From transcriptional landscapes to the identification of biomarkers for robustness

The ability of microorganisms to adapt to changing environments and gain cell robustness, challenges the prediction of their history-dependent behaviour. Using our model organism Bacillus cereus, a notorious Gram-positive food spoilage and pathogenic spore-forming bacterium, a strategy will be described that allows for identification of biomarkers for robustness.
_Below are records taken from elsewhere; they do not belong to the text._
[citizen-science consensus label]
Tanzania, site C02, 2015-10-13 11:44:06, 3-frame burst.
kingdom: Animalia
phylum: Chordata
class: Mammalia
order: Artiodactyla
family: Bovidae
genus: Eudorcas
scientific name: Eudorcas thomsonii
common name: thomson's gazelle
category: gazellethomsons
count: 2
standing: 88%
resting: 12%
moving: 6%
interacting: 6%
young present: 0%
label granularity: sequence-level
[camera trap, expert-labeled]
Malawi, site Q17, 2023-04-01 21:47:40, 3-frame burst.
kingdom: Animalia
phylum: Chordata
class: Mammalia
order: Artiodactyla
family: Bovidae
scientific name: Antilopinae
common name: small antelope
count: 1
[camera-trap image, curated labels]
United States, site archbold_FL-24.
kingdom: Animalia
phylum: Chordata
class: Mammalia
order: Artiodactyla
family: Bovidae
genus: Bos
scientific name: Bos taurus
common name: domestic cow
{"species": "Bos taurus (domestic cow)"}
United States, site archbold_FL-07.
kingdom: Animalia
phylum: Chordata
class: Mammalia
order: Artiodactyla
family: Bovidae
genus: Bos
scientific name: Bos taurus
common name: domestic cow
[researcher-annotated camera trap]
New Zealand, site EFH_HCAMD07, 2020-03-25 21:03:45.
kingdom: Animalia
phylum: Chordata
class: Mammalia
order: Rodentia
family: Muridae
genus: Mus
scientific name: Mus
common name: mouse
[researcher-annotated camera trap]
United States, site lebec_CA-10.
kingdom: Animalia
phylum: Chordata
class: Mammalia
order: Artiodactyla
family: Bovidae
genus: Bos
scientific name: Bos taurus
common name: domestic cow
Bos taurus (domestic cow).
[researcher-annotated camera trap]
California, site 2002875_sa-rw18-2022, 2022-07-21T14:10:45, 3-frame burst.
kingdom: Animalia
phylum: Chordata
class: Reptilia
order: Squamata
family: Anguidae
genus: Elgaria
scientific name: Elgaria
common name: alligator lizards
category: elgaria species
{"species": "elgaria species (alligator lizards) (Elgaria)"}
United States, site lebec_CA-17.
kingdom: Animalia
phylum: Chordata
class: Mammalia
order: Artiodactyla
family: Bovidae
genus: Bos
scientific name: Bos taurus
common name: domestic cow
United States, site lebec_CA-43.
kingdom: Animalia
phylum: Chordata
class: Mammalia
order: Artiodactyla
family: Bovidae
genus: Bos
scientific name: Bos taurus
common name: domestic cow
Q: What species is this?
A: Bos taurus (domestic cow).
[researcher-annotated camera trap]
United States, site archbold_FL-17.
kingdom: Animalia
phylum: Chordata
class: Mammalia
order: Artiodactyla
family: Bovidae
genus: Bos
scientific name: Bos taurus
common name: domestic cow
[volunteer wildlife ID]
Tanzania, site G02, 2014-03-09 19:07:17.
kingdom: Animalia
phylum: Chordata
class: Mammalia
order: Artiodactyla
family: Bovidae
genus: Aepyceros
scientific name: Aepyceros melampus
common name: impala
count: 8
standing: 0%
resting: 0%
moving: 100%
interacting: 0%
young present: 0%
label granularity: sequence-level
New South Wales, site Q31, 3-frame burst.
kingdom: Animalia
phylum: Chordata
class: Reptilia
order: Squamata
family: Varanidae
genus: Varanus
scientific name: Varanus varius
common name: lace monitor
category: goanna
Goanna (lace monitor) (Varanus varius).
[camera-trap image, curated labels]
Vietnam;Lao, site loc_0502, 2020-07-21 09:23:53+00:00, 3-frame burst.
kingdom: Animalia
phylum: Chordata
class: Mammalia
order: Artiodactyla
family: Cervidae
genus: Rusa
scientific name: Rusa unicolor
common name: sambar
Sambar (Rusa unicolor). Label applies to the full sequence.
First an overview will be presented of its two-component systems that generally include a transmembrane sensor histidine kinase and its cognate response regulator, allowing rapid and robust responses to fluctuations in the environment. The role of the multisensor hybrid kinase RsbK and the PP2C-type phosphatase RsbY system in activation of the general stress sigma factor sB is highlighted. An extensive comparative analysis of transcriptional landscapes derived from B. cereus exposed to mild stress conditions such as heat, acid, salt and oxidative stress, revealed that, amongst others sB regulated genes were induced in most conditions tested. The information derived from the transcriptome data was subsequently implemented in a framework for identifying and selecting cellular biomarkers at their mRNA, protein and/or activity level, for mild stressinduced microbial robustness towards lethal stresses. Exposure of unstressed and mild stress-adapted cells to subsequent lethal stress conditions (heat, acid and oxidative stress) allowed for quantification of the robustness advantage provided by mild stress pretreatment using the plate-count method. The induction levels of the selected candidate-biomarkers, sB protein, catalase activity and transcripts of certain proteases upon mild stress treatment, were significantly correlated to mild stress-induced enhanced robustness towards lethal thermal, oxidative and acid stresses, and were therefore suitable to predict these adaptive traits. Cellular biomarkers that are quantitatively correlated to adaptive behavior will facilitate our ability to predict the impact of adaptive behavior on cell robustness and will allow to control and/or exploit these adaptive traits. Extrapolation to other species and genera is discussed such as avenues towards mechanism-based design of microbial fitness and robustness.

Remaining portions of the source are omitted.